Gender differences in pharmacokinetics of tacrolimus and their clinical significance in kidney transplant recipients

Abstract

Background: The possible influence of gender on tacrolimus disposition and response in kidney transplant recipients is an issue of medical importance.

Objective: The aim of this study was to detect interpatient pharmacokinetic variability of tacrolimus due to patients' gender and to assess the predictability of individual tacrolimus concentrations using abbreviated AUC measurements. The secondary objective was to find the best sampling time to predict the exposure of tacrolimus in kidney transplant recipients.

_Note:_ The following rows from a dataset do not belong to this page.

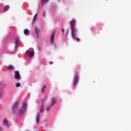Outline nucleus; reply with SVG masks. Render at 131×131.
Instances as JSON below:
<instances>
[{
	"label": "nucleus",
	"instance_id": "a211bd4d",
	"mask_svg": "<svg viewBox=\"0 0 131 131\" xmlns=\"http://www.w3.org/2000/svg\"><path fill=\"white\" fill-rule=\"evenodd\" d=\"M52 107H53V106H51V104L49 106L47 107V110L48 112H49L51 111V108H52Z\"/></svg>",
	"mask_w": 131,
	"mask_h": 131
},
{
	"label": "nucleus",
	"instance_id": "aec40b11",
	"mask_svg": "<svg viewBox=\"0 0 131 131\" xmlns=\"http://www.w3.org/2000/svg\"><path fill=\"white\" fill-rule=\"evenodd\" d=\"M20 86H21V83H17L16 84V87L18 88V87H20Z\"/></svg>",
	"mask_w": 131,
	"mask_h": 131
},
{
	"label": "nucleus",
	"instance_id": "20e7f679",
	"mask_svg": "<svg viewBox=\"0 0 131 131\" xmlns=\"http://www.w3.org/2000/svg\"><path fill=\"white\" fill-rule=\"evenodd\" d=\"M18 105H19V102L18 101H16L14 105H13V110L14 112H16V110H18Z\"/></svg>",
	"mask_w": 131,
	"mask_h": 131
},
{
	"label": "nucleus",
	"instance_id": "393cba45",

Methods: Gender-related first oral dose tacrolimus pharmacokinetics studies were conducted in 20 Serbian kidney transplant recipients (10 men/10 women) on quaternary immunosuppressive therapy. The first tacrolimus oral dose (0.05 mg/kg) was given on day 5 post-transplant. Blood concentrations were measured by microparticle enzyme immunoassay method. Associations between each sampling time point of concentrations and 12 hours after the administration AUC (AUC(0-12)) were evaluated by Pearson correlation coefficients. Abbreviated sampling equations were derived by multiple stepwise regression analyses.

Results: AUC(0-12) showed remarkable interindividual variations after the first tacrolimus oral dose. There were significantly lower values of AUC in women than men (P < 0.05). The most important time point influencing AUC(0-12) was the concentration of tacrolimus measured 2 hours after administration(C(2)) in women, whereas in men the most important time points were the concentrations at 1 (C(1)), 4 (C(4)), and 12 (C(12)) hours as an abbreviated AUC.

Conclusion: Our results show significant differences between men and women. C(2) seems to be indicator of total body exposure to tacrolimus in the early period after kidney transplant in women. The three-point sampling method seems to be a good indicator of abbreviated AUC for a tacrolimus monitoring strategy in men.